• Work to be completed:
Translate this sentence from the figure legend below into Spanish: "The anti-TNIK antibody was used to confirm comparable TNIK precipitation."
Top of Text
Figure 2. TNIK binds to the LMP1 signaling complex.

(A) Endogenous TNIK interacts with LMP1 in lymphoblastoid cells. TNIK was immunoprecipitated from LCL 721 cell lysates with the anti-TNIK antibody (left panel). Co-precipitated wildtype LMP1 was detected by the anti-LMP1 (1G6-3) antibody. An unrelated mouse isotype IgG (IsoG) served as a negative control for immunoprecipitation. Vice versa, endogenous LMP1 was immunoprecipitated using the anti-LMP1 (1G6-3) antibody (right panel). Co-precipitated TNIK was detected using the anti-TNIK antibody. Rat isotype IgG served as a negative control. IB, immunoblot; IP, immunoprecipitation. Shown is one representative of four independent experiments (n = 4). (B) The CTAR2 domain of LMP1 is essential for TNIK recruitment. HEK293 cells were transfected in 15 cm culture dishes with 20 µg of the indicated LMP1 constructs. The Δ371-386 deletion inactivates the CTAR2 domain. CTAR2 with Y384G mutation has no signaling capacity towards NF-κB and JNK. AAA harbors a mutated TRAF interaction motif within CTAR1. Endogenous TNIK was immunoprecipitated from cell lysates. LMP1 co-precipitation was analyzed using the anti-LMP1 (CS1-4) antibody. The anti-TNIK antibody was used to verify equal TNIK precipitation in all samples. Comparable expression of LMP1 constructs was confirmed in cell lysates. n = 3. (C) The 16 C-terminal amino acids of CTAR2 are sufficient for interaction with TNIK. HEK293 cells were transfected with pCMV-HA-LMP1-TNFR1ΔDD, a chimera of the LMP1 transmembrane domain and the signaling domain of TNFR1 lacking its death domain (DD), or pCMV-HA-LMP1-TNFR1-CTAR2 carrying amino acids 371–386 of LMP1 instead of DD. Endogenous TNIK was immunoprecipitated from cell lysates and co-precipitation of the HA-tagged chimeras was analyzed by immunoblotting with the anti-HA (3F10) antibody. The anti-TNIK antibody was used to confirm comparable TNIK precipitation. n = 3.
Bottom of Text
Top of Data to examine
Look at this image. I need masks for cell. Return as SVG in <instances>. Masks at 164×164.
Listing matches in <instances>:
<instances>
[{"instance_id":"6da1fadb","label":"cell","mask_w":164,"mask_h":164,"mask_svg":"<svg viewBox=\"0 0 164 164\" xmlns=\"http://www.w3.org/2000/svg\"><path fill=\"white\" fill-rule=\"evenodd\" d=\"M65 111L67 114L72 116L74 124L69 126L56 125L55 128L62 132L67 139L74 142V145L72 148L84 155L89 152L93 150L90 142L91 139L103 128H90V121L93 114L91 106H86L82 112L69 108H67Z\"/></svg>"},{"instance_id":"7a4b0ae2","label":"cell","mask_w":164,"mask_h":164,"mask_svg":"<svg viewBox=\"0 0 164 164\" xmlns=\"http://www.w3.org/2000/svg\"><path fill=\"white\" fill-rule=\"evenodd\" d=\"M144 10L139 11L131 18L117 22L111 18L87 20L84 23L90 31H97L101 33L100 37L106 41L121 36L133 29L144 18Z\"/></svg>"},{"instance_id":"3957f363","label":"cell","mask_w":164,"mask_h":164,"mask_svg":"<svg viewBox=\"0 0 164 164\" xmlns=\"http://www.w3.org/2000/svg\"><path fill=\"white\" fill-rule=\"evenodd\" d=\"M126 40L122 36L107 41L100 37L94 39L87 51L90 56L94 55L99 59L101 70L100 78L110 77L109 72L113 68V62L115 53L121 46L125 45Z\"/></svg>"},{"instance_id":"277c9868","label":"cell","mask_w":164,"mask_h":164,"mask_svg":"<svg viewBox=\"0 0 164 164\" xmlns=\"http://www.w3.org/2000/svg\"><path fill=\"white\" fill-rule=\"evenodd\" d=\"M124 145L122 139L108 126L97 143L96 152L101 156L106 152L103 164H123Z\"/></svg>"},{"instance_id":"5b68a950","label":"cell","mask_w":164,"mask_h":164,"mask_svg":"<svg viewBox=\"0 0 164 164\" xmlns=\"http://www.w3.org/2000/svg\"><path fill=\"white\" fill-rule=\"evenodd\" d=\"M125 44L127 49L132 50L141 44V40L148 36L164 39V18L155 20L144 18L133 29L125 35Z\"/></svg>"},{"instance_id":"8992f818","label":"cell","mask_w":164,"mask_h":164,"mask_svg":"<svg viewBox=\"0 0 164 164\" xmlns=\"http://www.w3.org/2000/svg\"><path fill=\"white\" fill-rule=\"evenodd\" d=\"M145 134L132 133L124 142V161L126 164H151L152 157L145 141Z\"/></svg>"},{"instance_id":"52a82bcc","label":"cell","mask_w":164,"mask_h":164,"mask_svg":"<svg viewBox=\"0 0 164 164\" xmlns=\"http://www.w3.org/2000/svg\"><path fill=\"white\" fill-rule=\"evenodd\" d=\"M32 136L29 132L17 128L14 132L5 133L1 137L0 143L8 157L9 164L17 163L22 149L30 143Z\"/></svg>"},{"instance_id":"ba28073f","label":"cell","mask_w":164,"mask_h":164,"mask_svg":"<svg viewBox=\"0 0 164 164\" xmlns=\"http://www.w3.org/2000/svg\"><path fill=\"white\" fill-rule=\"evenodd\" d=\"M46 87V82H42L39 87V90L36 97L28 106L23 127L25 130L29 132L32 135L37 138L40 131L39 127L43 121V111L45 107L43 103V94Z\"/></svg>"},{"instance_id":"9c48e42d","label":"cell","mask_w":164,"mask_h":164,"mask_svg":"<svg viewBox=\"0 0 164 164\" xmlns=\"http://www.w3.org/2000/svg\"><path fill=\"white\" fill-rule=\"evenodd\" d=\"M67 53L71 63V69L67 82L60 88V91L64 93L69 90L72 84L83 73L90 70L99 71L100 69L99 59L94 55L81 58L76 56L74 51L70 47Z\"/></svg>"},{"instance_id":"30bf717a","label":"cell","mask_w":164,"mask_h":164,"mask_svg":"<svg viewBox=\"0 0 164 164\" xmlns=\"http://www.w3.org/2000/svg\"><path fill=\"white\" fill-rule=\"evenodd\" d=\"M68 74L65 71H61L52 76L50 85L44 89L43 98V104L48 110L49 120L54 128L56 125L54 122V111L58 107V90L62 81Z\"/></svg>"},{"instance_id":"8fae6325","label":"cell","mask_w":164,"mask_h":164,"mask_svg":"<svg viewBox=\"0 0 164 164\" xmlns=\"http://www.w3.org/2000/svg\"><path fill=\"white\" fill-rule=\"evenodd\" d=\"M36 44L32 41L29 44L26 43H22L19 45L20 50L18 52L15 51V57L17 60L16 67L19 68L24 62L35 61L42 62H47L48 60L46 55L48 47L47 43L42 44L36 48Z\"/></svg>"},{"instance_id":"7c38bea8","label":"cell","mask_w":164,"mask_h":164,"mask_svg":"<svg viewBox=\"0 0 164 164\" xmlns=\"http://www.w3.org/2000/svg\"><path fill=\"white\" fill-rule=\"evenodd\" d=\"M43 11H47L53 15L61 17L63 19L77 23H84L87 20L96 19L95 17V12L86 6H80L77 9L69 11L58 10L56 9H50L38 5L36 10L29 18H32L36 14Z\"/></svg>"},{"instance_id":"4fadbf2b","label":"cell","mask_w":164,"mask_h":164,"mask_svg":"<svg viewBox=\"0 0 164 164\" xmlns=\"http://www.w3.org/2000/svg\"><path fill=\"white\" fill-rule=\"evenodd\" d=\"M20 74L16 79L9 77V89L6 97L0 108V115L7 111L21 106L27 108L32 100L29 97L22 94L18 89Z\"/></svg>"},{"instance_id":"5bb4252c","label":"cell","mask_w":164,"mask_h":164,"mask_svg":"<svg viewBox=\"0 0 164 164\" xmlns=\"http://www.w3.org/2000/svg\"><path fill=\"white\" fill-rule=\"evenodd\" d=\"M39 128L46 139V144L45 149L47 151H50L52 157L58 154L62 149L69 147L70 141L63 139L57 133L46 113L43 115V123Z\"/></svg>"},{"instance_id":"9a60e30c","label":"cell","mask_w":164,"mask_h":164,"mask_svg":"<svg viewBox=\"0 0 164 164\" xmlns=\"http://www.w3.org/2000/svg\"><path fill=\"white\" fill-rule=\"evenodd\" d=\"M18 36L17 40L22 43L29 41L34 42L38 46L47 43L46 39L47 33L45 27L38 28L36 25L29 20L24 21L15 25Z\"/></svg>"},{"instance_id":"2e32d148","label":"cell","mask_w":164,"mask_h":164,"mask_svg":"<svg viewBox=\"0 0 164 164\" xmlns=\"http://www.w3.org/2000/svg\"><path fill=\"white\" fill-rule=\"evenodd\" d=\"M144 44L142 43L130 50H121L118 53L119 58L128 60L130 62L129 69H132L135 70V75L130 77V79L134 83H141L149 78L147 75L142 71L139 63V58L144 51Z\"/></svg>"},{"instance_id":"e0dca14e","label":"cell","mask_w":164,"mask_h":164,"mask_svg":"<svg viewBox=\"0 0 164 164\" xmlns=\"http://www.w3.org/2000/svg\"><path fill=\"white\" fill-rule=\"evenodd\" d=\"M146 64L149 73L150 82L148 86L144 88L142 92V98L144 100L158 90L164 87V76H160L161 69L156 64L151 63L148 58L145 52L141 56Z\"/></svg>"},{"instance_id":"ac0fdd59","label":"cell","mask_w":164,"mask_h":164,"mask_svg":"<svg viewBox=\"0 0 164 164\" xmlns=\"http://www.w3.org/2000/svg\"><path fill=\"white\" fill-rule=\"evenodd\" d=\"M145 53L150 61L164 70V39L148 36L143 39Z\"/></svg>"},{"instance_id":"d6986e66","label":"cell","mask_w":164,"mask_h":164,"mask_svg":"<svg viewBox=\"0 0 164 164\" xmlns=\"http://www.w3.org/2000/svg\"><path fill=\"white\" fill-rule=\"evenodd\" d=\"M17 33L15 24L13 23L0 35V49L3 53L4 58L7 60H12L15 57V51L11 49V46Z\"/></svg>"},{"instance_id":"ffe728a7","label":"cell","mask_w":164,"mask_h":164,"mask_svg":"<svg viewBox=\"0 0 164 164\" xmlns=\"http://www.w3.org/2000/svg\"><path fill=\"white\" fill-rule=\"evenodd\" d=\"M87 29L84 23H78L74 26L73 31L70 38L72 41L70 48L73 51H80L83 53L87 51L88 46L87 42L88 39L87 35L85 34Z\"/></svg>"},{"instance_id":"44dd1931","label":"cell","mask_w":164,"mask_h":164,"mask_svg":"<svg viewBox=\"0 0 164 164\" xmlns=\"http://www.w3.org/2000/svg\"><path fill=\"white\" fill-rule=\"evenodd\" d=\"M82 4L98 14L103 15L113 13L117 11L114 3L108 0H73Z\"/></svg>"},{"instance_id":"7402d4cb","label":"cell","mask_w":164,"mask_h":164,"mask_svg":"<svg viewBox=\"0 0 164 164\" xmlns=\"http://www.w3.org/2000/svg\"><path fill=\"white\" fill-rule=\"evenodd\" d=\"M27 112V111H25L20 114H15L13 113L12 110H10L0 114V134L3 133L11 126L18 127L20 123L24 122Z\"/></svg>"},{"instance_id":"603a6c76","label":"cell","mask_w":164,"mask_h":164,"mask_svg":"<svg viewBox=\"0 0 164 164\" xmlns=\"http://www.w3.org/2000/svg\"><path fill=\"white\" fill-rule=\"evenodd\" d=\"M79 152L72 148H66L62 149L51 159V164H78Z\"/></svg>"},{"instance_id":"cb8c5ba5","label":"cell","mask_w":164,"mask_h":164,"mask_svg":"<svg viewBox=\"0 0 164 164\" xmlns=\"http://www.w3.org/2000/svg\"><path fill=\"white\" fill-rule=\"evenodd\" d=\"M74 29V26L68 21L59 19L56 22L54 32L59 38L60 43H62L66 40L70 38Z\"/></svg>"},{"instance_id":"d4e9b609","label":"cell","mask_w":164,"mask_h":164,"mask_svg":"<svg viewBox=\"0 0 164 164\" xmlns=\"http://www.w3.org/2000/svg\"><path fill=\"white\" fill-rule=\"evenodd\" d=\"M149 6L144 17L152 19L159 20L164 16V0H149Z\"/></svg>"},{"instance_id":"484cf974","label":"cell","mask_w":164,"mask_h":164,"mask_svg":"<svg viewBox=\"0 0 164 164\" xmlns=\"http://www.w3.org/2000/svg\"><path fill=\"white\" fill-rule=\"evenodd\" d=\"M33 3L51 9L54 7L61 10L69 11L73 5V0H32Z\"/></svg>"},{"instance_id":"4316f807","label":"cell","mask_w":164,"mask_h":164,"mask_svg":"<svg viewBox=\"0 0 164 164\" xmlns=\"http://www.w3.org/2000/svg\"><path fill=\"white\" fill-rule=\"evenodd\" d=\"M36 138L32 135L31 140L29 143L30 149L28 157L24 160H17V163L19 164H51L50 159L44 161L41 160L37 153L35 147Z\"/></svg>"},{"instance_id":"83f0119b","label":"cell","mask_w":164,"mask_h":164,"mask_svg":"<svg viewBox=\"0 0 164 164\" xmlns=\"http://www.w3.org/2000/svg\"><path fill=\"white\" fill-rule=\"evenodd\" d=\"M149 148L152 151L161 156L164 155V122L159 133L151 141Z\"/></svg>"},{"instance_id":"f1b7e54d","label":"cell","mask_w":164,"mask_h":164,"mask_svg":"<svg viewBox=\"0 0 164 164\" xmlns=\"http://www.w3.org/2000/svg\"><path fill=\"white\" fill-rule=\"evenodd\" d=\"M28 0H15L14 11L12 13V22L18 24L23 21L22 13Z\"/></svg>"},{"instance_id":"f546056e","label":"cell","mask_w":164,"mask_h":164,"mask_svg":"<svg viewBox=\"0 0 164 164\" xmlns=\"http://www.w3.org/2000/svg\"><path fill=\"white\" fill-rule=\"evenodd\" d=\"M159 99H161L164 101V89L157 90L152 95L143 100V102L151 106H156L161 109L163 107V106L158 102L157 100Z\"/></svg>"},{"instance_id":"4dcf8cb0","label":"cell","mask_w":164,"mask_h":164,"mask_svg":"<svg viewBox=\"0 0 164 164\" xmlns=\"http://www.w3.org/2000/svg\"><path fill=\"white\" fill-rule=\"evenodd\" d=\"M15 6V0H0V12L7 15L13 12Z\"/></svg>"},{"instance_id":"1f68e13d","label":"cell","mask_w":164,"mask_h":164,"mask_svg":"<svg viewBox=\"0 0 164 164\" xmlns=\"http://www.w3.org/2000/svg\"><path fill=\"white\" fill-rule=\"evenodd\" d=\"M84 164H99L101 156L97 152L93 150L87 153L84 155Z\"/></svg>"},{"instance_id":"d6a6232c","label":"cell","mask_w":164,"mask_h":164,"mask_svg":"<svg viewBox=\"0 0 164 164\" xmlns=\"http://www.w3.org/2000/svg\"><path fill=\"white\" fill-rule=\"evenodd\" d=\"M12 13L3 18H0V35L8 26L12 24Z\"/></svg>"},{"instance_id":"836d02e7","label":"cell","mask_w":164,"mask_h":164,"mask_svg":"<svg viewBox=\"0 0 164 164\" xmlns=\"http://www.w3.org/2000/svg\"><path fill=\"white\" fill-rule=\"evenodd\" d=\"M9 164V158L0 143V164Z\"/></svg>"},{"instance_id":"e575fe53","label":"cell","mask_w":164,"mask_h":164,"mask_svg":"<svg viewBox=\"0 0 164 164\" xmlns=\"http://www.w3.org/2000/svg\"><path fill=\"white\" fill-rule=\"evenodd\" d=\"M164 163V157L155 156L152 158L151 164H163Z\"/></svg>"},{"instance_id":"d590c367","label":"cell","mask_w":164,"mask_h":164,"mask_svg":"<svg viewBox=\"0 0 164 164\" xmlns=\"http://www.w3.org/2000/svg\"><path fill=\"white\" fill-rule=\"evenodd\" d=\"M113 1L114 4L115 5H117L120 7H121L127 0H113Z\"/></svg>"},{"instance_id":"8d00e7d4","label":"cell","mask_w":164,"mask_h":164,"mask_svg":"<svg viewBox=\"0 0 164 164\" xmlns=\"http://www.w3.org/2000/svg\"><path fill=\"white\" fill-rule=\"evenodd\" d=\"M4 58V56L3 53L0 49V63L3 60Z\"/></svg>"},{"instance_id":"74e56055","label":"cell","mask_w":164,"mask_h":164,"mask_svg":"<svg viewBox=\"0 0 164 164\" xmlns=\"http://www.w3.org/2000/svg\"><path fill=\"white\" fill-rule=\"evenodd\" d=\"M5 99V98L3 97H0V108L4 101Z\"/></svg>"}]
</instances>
Bottom of Data to examine
• Task response:
Se utilizó el anticuerpo anti-TNIK para confirmar una precipitación comparable de TNIK.